Two-time heart transplant recipient Compton winsJune 26, 2011
PGA TOUR staff
LEON, Mexico. -- American Erik Compton has dealt with a lot of adversity in his life, so outlasting the weather delays to win the 53rd Mexico Open presented by Banamex was something he was ready to handle. Compton entered the final-round two strokes behind the leaders but eight birdies offset by one lone bogey was good enough to finish the tournament two shots ahead of Richard H. Lee and three ahead of Will Wilcox.
The former University of Georgia standout posted a 7-under 65 on the final day to reach 17-under-par 271 and collect his first Nationwide Tour title. More importantly, he collected a check for $126,000 which pushed him to No. 2 in the season money standings. The two-time heart transplant recipient now has $215,709 in 2011 earnings and all but assured he will earn his PGA TOUR card by finishing in THE 25.
"This tournament has kind of summed up my life," said Compton. "There was a lot of adversity to overcome in this tournament, just like what I've dealt with personally. To win this is everything to me. I never thought I'd play golf again, at least not at this level, and I proved to myself I'm more than just a guy with two heart transplants."

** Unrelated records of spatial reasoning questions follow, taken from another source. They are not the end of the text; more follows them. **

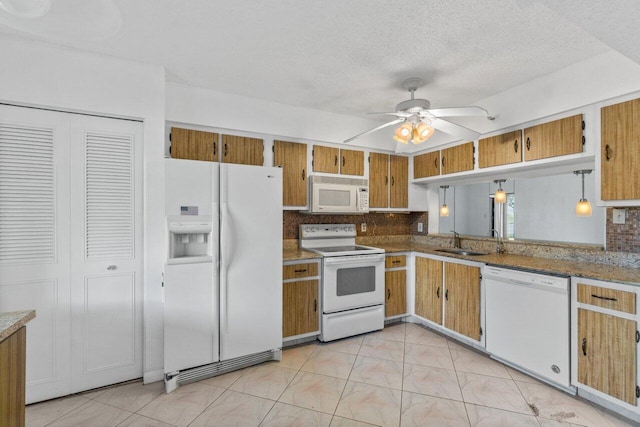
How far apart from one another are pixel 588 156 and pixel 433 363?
2.09 m

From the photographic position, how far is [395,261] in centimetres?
355

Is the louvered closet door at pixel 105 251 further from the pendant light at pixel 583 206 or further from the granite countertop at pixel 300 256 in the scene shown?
the pendant light at pixel 583 206

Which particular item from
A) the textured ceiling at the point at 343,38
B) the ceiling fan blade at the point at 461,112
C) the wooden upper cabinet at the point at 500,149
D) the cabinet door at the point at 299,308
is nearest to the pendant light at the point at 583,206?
the wooden upper cabinet at the point at 500,149

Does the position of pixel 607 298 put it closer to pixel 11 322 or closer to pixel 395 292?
pixel 395 292

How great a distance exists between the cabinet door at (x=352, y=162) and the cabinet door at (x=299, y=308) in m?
1.41

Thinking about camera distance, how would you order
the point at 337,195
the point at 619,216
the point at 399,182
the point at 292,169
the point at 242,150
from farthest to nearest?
the point at 399,182
the point at 337,195
the point at 292,169
the point at 242,150
the point at 619,216

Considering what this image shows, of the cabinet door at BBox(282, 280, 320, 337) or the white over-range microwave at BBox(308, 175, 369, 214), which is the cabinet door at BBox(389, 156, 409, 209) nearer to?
the white over-range microwave at BBox(308, 175, 369, 214)

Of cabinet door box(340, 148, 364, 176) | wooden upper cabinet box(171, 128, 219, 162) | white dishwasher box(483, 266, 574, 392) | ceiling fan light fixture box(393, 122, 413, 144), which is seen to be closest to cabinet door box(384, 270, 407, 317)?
white dishwasher box(483, 266, 574, 392)

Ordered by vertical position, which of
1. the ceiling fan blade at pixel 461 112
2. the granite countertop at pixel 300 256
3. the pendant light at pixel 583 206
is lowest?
the granite countertop at pixel 300 256

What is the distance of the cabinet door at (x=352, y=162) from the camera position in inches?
144

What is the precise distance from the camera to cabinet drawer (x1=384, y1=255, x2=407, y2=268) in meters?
3.49

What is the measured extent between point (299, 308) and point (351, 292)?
577mm

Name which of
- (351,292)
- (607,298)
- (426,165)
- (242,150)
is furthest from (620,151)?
(242,150)

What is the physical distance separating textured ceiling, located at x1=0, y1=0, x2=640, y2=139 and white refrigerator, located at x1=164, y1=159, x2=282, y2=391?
850mm
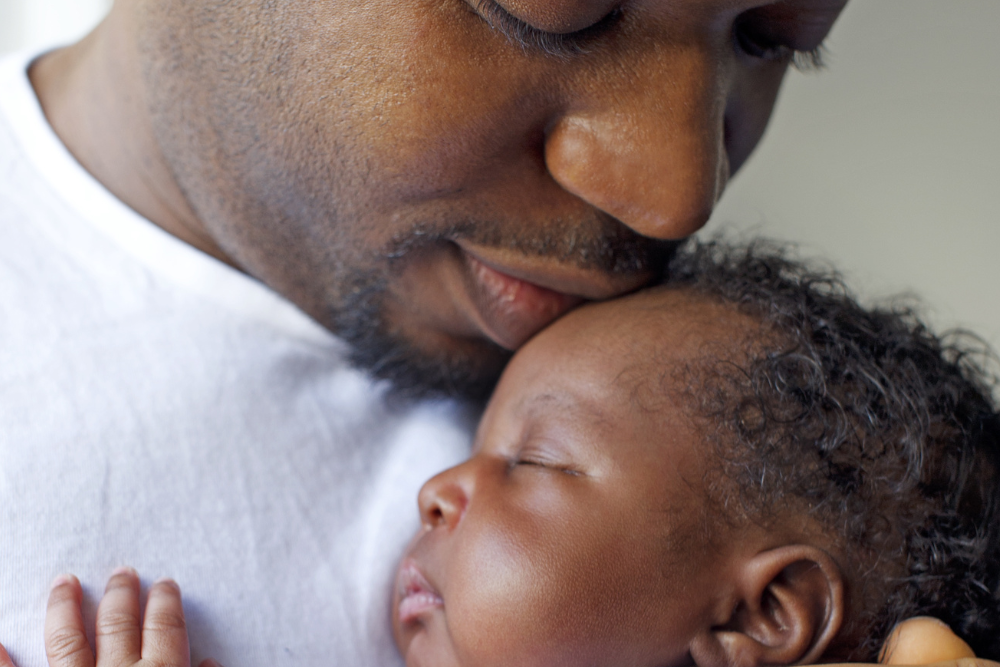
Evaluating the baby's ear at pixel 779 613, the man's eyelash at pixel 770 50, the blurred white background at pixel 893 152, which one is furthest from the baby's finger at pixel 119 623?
Result: the blurred white background at pixel 893 152

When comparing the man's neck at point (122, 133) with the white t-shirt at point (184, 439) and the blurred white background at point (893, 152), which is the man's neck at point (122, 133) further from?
the blurred white background at point (893, 152)

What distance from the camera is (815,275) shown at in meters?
1.06

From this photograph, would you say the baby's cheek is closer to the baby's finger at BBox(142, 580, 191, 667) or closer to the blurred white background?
the baby's finger at BBox(142, 580, 191, 667)

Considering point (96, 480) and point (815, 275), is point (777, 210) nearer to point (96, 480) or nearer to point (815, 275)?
point (815, 275)

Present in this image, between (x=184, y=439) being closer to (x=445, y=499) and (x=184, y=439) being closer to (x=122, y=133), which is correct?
(x=445, y=499)

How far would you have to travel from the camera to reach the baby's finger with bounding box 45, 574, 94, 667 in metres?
0.74

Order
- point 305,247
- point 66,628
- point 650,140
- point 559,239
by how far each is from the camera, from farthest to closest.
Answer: point 305,247 → point 559,239 → point 650,140 → point 66,628

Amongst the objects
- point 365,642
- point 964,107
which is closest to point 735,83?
point 365,642

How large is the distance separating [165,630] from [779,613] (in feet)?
2.06

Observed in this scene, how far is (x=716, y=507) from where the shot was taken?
85 centimetres

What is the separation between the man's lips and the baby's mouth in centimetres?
32

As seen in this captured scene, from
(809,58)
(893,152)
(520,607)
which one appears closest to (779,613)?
(520,607)

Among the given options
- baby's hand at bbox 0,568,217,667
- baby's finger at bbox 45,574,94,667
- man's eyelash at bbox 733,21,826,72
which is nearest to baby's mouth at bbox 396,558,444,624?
baby's hand at bbox 0,568,217,667

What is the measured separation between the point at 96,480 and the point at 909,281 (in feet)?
6.38
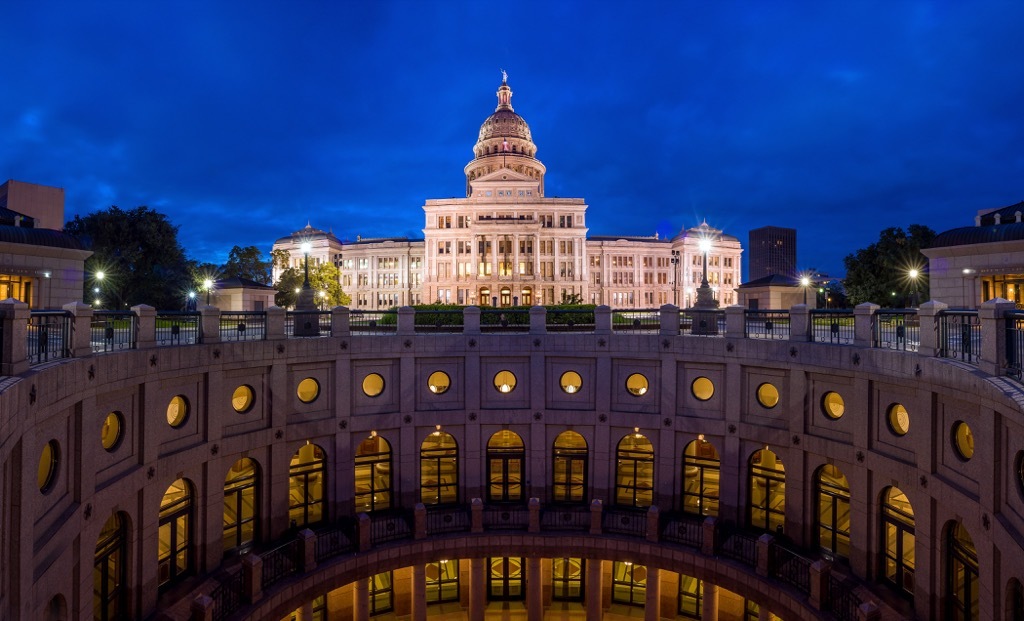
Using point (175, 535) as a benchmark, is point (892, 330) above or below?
above

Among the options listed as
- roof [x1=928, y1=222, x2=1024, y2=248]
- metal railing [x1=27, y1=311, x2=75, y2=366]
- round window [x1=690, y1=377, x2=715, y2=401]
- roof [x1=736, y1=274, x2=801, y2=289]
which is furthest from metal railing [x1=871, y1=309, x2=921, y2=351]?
metal railing [x1=27, y1=311, x2=75, y2=366]

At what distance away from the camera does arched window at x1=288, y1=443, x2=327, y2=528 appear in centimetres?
1983

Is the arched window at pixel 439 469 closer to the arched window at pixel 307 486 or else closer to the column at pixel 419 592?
the column at pixel 419 592

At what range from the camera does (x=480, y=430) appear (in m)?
22.2

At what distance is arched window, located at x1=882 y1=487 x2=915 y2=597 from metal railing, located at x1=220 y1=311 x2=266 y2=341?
2064cm

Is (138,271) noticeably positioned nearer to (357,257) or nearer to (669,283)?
(357,257)

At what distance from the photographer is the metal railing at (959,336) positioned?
12.5 meters

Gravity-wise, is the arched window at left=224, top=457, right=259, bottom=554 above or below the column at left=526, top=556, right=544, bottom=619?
above

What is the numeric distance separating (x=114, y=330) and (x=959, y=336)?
72.8ft

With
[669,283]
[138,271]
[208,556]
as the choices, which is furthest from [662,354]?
[669,283]

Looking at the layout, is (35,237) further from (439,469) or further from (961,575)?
(961,575)

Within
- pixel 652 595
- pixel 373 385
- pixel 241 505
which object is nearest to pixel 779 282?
pixel 652 595

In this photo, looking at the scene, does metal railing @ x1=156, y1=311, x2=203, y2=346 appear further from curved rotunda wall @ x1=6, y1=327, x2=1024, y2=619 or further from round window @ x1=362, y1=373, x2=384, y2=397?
round window @ x1=362, y1=373, x2=384, y2=397

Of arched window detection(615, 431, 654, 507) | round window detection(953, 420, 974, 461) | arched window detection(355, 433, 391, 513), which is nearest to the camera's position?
round window detection(953, 420, 974, 461)
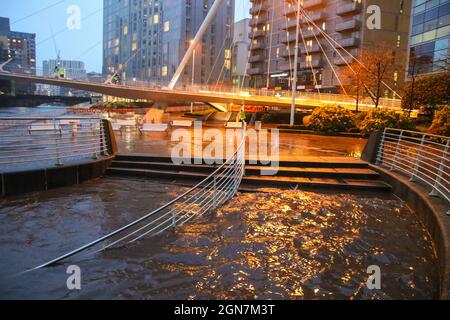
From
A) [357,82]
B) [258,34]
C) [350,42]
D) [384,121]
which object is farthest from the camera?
[258,34]

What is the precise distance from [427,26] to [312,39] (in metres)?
27.8

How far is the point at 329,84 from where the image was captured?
210 feet

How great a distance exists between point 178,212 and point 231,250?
1797 millimetres

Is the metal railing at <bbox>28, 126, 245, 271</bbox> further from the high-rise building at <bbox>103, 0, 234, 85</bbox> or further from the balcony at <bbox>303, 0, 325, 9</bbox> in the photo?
the high-rise building at <bbox>103, 0, 234, 85</bbox>

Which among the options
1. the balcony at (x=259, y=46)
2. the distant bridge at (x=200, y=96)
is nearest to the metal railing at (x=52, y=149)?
the distant bridge at (x=200, y=96)

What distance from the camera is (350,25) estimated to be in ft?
196

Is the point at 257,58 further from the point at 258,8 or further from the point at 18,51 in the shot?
the point at 18,51

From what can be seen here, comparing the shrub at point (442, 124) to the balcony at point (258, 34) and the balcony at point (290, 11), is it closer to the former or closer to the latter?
the balcony at point (290, 11)

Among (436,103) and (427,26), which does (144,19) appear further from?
(436,103)

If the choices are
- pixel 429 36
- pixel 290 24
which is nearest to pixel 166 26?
pixel 290 24

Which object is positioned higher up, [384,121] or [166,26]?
[166,26]

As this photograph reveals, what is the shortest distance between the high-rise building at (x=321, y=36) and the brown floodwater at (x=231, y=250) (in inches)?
1635

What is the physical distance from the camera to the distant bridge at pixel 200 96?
3981cm

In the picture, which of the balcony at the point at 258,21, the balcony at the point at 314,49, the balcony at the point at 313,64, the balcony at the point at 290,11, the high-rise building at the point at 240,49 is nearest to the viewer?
the balcony at the point at 313,64
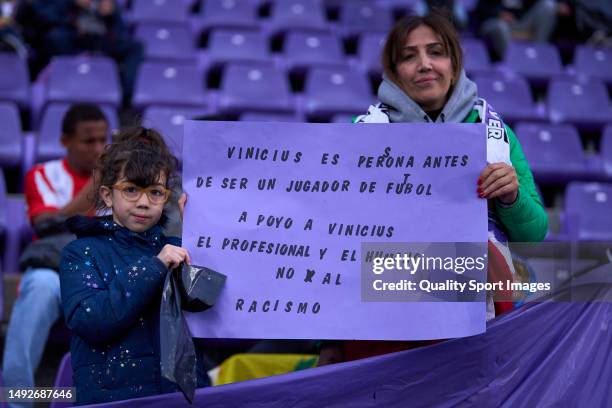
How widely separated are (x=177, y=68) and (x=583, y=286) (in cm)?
494

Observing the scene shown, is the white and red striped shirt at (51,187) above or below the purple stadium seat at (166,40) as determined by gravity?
below

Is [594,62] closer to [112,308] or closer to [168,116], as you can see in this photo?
[168,116]

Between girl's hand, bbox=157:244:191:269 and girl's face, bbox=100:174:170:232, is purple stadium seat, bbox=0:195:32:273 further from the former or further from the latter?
girl's hand, bbox=157:244:191:269

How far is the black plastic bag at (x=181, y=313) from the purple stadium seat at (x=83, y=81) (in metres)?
4.43

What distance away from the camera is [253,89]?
6988 mm

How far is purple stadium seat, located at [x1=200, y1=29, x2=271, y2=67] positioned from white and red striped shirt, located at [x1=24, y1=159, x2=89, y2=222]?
321cm

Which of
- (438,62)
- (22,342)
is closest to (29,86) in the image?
(22,342)

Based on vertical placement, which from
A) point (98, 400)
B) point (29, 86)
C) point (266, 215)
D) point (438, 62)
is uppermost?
point (29, 86)

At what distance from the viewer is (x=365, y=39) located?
806cm

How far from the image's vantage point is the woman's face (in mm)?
2830

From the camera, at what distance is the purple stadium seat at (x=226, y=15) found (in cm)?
836

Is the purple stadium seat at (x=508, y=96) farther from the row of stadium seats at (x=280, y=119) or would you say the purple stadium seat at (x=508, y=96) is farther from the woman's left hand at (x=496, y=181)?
the woman's left hand at (x=496, y=181)

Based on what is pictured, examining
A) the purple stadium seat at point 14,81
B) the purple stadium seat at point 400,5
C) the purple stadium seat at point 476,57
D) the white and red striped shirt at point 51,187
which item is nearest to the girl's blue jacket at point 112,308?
the white and red striped shirt at point 51,187

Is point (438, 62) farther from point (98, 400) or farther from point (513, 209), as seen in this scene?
point (98, 400)
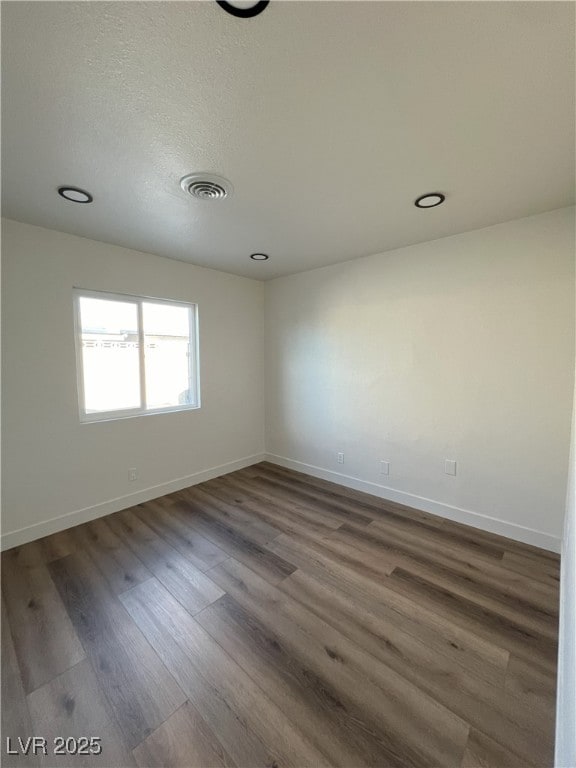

The 31-year old had his first heart transplant in 1992 and then his second in 2008. Five months after having the second transplant he finished T60 at the Children's Miracle Network Classic on the PGA TOUR. From that point to the start of this season he got into events by playing in Monday qualifiers or receiving sponsor exemptions.
"I do get a lot of opportunities to play in PGA TOUR events because of my story," he said. "But now that I've won out here and I've pretty much secured my TOUR card I'll get into events on that alone. I've been playing professionally since I was 20-years old and never won so I feel like it's a monkey off my back."
Compton was conditionally exempt at the start of the year but strong finishes early in the season -- Panama Claro Championship/T4 and Fresh Express Classic/T4 -- gave him special-temporary membership and the option to pick his schedule. Entering the week he had six top-25 finishes through eight events.
"To start off the season like I did set up the ground work," said Compton, who is playing in the PGA TOUR's AT&T National next week on a sponsor's exemption. "This win has put me over the top. This is exactly what I needed. To think of what I went through and to have all the support and love of everyone around me; it's almost unreal."
"The guys who see me inside the ropes see me as a regular golfer," he said. "But at the end of the day when I put my head down I realize how lucky I am. To be able to say I'll be playing on the PGA TOUR only four years after my heart transplant is unbelievable. I don't really know what my future is in life; hopefully I can get a win out on TOUR now."
• The final round was suspended from 3:20-5:515 p.m. due to dangerous weather in the area.
• Play was suspended for a total of 12 hours and 2 minutes from Thursday-Sunday.
• Richard H. Lee (68-69-67-69) was the only player to break 70 all four rounds.
• Will Wilcox led the field in birdies this week with 25.
• Martin Flores was the big mover on Sunday. He began the round T31 and posted 6-under 66 to finish 11-under 277/T11.
• The Nationwide Tour is idle the next two weeks then heads to Maineville, OH for the Chiquita Classic. The tournament will be played at TPC River's Bend July 11-17.